Understanding Data Export
You can export data from Cloud storage and Hive tables to relational databases such as MySQL, Postgres, Vertica and others. QDS uses Sqoop to export data.
Export Data
Create a Data Store if you haven’t already done so.
Navigate to the Analyze page and choose Data Export from the drop-down menu at the top of the right pane.
Select your data store, and choose the export mode, export directory, and other options. More details below.
Choose Run from the menu bar at the top right of the page.
Details
Export Modes:
Directory Export: Specify which Cloud storage directory to export to the data store destination. Note that this is a non recursive export. You can specify the Field Delimiter (default is ^A).
Hive Table Export: Specify which Hive table to export to the data store destination. QDS supports exporting all Hive table formats: text serde, ORC (Optimized Row Columnar File), and RC (Record Columnar File).
If the Hive table has no partitions, all the data in the Hive table is exported.
If the Hive table has partitions, specify a value for each partition in the Hive Partition Spec field. Example: If the Hive table has partitions
date
andcountry
with values2012-01-01
andUSA
respectively, the partition spec must be:date=2012-01-01/country=USA
. You will see an error message if you only specifydate=2012-01-01
orcountry=USA
.
Database Insertion Modes
QDS supports append and update modes for all the supported databases as well as upsert mode for MySQL. In update mode, you must also specify the update keys as they are used by the update query.
Using Redshift with AWS S3
For Redshift data stores, use the Copy
command (as recommended by AWS) to export data from S3 to Redshift.
This does not work if the Redshift Database and S3 location are in different regions. Qubole automatically falls back to normal
insert queries if the Copy
command fails, but this can be significantly slower. Under these circumstances
Hive Table Export will fail because it is not possible to export the partition columns via Copy
since they
are not part of the data, and fallback to insert-based exports fails because of the schema mismatch.
Note
In case of an IAM-Roles-based account, attach the same Role ARN to the Redshift instance that has been granted to Qubole.

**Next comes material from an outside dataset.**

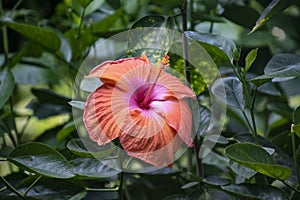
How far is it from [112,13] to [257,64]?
0.84 feet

Extending the Data Export Command
QDS allows you to build more complex systems on top of the existing functionality. You can export custom columns, custom serdes, or multiple partitions. Let us take an AWS example in which you want to export only a few columns from a Hive table, or you want to export many partitions in single command:
Select a Workflow in the Compose Tab on the Analyze page.
Select Hive command as the first sub-command of the workflow. Write the custom Hive query whose result you want to export. You can write this query either as insert overwrite directory s3://… or as create table as …
Select Data Export as the second sub-command of the Workflow. Use Hive Table Export or Directory export depending on whether you used create table or insert overwrite directory in the previous step.
Optionally select Hive command as the last sub-command of the Workflow to cleanup S3 using a drop table command.